Nous ne pourrons nous en tirer en évitant la confrontation avec le régime iranien. Il n’y aura pas de stabilité en Irak, au Liban, ni dans l’Autorité Palestinienne, tant que nous n’aurons pas vaincu le régime Iranien. Les dirigeants iraniens se sentent en sécurité parce qu’on les laisse agir librement, en dépit de leur faiblesse actuelle. Le gouvernement des Ayatollahs n’est pas naturel et il ne jouit pas d’un large soutien populaire. Il ne durera pas éternellement. Mais sans pression extérieure, aucun changement n’interviendra. Les Iraniens et les Syriens, qui financent le terrorisme et mettent au défi l’ordre international, doivent être punis par la communauté internationale. Le fait qu’ils aient pu échapper à toute sanction pour leur implication dans la dernière guerre du Liban montre le manque de détermination de l’Occident.

 

A la lumière du conflit en cours entre sunnites et chiites dans notre région, Israël et l’Occident peuvent se trouver des intérêts communs avec les musulmans modérés, contre les radicaux.
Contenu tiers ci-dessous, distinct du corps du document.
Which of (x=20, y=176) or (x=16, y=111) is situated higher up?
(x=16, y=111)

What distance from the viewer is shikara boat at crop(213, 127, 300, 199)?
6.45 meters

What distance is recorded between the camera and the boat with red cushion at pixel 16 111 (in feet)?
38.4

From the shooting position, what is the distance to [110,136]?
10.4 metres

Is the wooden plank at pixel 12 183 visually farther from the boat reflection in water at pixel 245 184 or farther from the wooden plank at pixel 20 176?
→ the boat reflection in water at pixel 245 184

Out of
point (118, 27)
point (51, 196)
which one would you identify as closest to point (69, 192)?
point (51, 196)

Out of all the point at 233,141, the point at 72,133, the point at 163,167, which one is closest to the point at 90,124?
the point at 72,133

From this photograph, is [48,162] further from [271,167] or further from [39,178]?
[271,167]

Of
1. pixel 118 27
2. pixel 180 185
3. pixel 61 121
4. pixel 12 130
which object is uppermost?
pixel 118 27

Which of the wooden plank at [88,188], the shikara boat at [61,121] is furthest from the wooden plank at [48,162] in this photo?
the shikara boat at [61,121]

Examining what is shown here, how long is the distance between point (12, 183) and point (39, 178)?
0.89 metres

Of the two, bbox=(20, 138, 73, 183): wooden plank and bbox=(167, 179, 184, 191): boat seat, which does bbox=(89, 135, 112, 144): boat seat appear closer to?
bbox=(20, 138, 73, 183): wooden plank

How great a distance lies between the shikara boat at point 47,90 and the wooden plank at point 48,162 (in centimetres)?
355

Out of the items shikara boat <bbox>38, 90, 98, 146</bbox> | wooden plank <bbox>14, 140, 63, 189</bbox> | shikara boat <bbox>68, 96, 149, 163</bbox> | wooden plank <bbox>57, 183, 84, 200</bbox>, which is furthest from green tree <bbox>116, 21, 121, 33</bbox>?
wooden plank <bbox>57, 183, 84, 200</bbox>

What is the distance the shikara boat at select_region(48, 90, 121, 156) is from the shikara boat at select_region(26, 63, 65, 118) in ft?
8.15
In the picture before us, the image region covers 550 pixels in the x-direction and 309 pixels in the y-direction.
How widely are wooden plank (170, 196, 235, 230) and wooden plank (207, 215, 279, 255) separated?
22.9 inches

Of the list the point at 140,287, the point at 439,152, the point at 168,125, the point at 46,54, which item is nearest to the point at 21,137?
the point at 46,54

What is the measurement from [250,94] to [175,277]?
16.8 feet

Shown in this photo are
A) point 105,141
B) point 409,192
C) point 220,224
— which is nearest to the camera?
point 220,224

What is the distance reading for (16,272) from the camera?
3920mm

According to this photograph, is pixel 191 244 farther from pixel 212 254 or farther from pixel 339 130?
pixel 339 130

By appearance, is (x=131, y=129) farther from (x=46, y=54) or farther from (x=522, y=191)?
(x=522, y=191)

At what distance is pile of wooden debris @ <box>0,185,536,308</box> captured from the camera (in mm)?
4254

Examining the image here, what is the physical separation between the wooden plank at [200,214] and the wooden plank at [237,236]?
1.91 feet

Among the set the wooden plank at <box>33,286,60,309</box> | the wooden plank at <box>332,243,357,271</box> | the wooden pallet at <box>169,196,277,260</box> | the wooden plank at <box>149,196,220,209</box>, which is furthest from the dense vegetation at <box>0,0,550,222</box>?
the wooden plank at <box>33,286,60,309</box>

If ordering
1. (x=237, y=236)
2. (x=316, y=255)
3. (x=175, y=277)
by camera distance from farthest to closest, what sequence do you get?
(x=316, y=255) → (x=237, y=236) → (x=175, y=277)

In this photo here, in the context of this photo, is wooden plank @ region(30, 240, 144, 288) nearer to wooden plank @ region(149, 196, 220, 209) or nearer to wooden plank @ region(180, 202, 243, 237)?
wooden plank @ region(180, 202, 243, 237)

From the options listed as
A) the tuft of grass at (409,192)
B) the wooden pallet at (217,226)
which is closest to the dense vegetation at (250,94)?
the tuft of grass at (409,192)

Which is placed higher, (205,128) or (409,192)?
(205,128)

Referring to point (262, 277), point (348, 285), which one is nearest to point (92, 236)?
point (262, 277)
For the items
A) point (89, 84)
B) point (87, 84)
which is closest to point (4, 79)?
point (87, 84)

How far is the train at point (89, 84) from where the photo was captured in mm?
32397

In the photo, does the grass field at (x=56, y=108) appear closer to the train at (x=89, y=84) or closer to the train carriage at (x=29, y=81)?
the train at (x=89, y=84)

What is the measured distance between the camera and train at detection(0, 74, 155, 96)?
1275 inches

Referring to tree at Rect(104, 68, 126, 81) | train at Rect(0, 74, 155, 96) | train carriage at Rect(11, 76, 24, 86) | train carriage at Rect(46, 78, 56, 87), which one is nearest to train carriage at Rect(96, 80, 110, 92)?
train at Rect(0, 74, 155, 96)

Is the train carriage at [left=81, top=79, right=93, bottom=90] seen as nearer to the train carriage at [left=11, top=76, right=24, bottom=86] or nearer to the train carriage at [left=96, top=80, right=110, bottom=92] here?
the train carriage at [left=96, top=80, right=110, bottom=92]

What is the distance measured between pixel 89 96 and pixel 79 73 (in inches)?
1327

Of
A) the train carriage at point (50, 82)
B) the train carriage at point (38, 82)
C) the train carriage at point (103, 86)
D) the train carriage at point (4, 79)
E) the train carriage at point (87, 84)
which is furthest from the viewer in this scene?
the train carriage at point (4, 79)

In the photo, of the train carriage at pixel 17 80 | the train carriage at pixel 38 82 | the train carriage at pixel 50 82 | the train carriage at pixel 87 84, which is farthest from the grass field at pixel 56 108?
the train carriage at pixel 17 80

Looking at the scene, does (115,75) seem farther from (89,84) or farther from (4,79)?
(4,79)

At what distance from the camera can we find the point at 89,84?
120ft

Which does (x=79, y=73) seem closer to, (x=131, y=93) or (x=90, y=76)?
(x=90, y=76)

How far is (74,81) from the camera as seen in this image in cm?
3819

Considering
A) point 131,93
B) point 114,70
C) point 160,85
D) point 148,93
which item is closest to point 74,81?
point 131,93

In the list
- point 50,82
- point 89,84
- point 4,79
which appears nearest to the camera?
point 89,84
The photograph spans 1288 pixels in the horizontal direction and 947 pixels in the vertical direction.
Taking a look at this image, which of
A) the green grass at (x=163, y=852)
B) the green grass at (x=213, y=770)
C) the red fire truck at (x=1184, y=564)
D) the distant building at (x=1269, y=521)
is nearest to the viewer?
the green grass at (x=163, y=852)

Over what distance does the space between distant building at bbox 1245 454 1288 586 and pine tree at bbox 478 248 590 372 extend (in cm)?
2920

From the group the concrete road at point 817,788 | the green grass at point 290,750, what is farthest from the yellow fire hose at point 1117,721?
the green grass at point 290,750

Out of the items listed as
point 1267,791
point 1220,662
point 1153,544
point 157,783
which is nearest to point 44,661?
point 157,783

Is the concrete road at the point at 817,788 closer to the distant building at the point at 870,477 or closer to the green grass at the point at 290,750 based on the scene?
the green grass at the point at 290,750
Cela pourrait ouvrir de nouvelles opportunités politiques, mais nécessite une action internationale coordonnée avec les pays qui sont aussi conscients de la menace iranienne.

 

Le conflit existe aussi à l’intérieur des sociétés musulmanes et arabes de notre région. Tout le monde n’est pas djihadiste, et il y a ceux qui préfèrent la démocratie et les droits de l’homme, et qui préfèrent la vie à la mort. La culture de la mort tourne à l’autodestruction. L’Occident doit renforcer ces musulmans modérés, pour qu’ils puissent gagner en force politique, et entreprendre les réformes nécessaires en matière d’éducation.

 

Une forte Armée de Défense d’Israël est un important élément de la sécurité d’Israël. Les échecs récents ne sont pas le résultat de problèmes fondamentaux, mais d’un leadership incompétent, et donc Tsahal sera de nouveau là quand nous aurons un nouveau leadership.

 

En résumé, aptitude à diriger et éducation sont les clés de la force d’Israël et de la victoire de l’Occident dans la Troisième Guerre mondiale

 

© Moshe Ya’alon

 

 

* Moshe Ya’alon est Lieutenant-Général (de réserve) et ancien Chef d’état-major de Tsahal. Il dirige le Centre Shalem.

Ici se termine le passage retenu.